– Когда это было? – спросил Николай.
– Три дня назад.
– Я находился в Вологде. А от кого стало известно о документах?
– От Алексея Романовича Шамина.
– Так он же…
– Он живой, – сказала Татьяна. – Мы к нему в больницу заезжали и поговорили немного. Он перевязанный весь, но улыбается.
– А телевизионщики сказали, что он погиб.
– Они передали то, что надо было сказать. А на самом деле Шамина только ранили. Тяжело, правда. Киллеры спешили – им надо было поскорее исчезнуть с места преступления, тем более что один из них был убит. На место прибыла патрульная машина, кто-то из прибывших милиционеров знал Алексея Романовича еще в бытность его работы следователем. Шамин попросил связаться с прокурором района, с которым когда-то вместе учился, а тот взял дело под свой контроль, и телевизионщикам пошла информация о гибели адвоката. Потом Шамин попросил прокурора выйти на некоего Торганова из аппарата президента, на что ушла неделя. Когда решено было взять Шабанова в разработку, он улетел на вертолете в Белозерск, но все телефоны его уже были на прослушке.
– Значит, я зря поехал к нему, – огорчился Николай. – Не было бы стрельбы.
– Зря ничего не бывает, – сказала Таня.
Николай и не жалел. Он и мечтать не мог о такой радости: Татьяна стояла рядом, и ему оставалось только одно – глупо улыбаться. Впрочем, если человек понимает, что улыбается глупо, значит, он далеко не дурак. К тому же у счастливых, даже очень образованных людей, умных улыбок не бывает.
За окном стоял вечер.
– И что теперь? – спросил Торганов-старший.

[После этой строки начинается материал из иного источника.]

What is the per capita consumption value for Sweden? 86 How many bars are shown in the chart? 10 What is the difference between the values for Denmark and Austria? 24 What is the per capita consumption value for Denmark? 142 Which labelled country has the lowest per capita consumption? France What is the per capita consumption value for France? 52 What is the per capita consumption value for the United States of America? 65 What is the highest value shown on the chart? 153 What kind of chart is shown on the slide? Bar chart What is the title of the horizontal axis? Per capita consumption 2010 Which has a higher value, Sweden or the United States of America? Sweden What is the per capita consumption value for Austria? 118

– А теперь все хорошо, – ответила Татьяна, – только очень хочется Святослава увидеть. Но прежде, наверное, надо в Петербург съездить, встретиться с одноклассниками. Если, конечно…
Она посмотрела на Николая.
– А я не против, – согласился тот, – вместе и поедем.
Глава девятая
Глава девятая
Торганов привез Таню в свою квартиру. Не в свою, конечно, а в ту, что снял для него Витальев. Возвращаться туда не хотелось, но все же эта квартира была единственным местом, куда Николай мог привести любимую женщину.
Теперь они сидели, обнявшись, на диванчике, и Таня негромко рассказывала свою историю.